Tart cherries better for chill zones too high and too low?

My local nursery said that English Morello would fruit here in San Diego. I ended up finally trying it and one year into it, my English Morello tree is loaded with fruit (relative to its size). It is definitely easier than sweet cherries.

My brother in Colorado wanted to grow sweet cherries. His trees kept dying. His neighbor has a tart cherry. It does great every year. That is the general consensus in Colorado, tart cherries are a bit easier than sweet cherries.

So it sounds like tart cherries are the more adaptable cherry species? They do better when it is too warm and they do better when it is too cold.

Now I am curious how many of the dozens of cultivars accessible (if we look hard enough) to us by grafting scionwood would actually perform in my area. Maybe these should be tried more? And eventually bred more, to develop a higher sweetness high acidity fruit?

4 Likes

i wonder how the romance series from Canada would do for you? they grow well in the sandy soil in central SK. montmorency might do well also. maybe even better. maybe try getting scion wood of each to graft to your morello and see how they perform there?

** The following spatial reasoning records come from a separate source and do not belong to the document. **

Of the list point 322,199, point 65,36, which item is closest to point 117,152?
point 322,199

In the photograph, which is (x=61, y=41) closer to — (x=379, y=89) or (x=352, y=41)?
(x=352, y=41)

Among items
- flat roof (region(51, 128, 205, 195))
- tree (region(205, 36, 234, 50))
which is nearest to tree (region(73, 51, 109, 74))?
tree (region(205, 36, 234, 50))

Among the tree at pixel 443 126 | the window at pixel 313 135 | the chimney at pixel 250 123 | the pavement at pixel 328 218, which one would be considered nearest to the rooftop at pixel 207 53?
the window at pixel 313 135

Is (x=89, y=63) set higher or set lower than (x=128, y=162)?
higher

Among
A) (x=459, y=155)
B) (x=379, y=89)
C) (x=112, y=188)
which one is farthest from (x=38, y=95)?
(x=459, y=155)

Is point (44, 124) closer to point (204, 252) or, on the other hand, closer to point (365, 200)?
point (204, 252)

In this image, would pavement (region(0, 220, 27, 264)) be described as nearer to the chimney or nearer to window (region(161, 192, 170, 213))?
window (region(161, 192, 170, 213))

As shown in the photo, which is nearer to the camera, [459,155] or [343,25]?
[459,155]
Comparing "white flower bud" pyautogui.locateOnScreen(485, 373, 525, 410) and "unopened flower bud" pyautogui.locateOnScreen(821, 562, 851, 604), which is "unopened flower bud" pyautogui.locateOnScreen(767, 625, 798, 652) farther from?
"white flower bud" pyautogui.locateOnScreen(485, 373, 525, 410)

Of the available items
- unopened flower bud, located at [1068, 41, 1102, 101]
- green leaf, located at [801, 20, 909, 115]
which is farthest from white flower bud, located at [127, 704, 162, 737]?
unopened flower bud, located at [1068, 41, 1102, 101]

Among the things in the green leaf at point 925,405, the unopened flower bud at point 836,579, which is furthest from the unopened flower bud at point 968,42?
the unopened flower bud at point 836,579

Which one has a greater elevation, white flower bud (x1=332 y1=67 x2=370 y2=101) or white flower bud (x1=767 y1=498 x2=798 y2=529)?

I bought sweet cherries last fall in winter a few days after new years they shipped. They came out of dormancy just fine even in pots and I live in Colorado. Sweet cherries are good from zone 5 (-20 degrees) to zone 9 (20 degrees) so sweet cherries are really adaptable. Issue is most sweet cherries need two varieties of trees and they need chill hours. There are low chill sweet cherries like mini Royal and Royal Rainier but once you get to zone 9 you are really pushing it with chill hours. Do you know what rootstock your relative had it on in Colorado. We have heavy clay soils so if you have a cherry on say Gisala 3 which need fertile soil it will not do well here and like I said if you have say a Rainier cherry tree but just have one tree it will refuse to fruit.

You could be right about rootstock, I do not know. I seem to recall him regretting he did not plant it higher.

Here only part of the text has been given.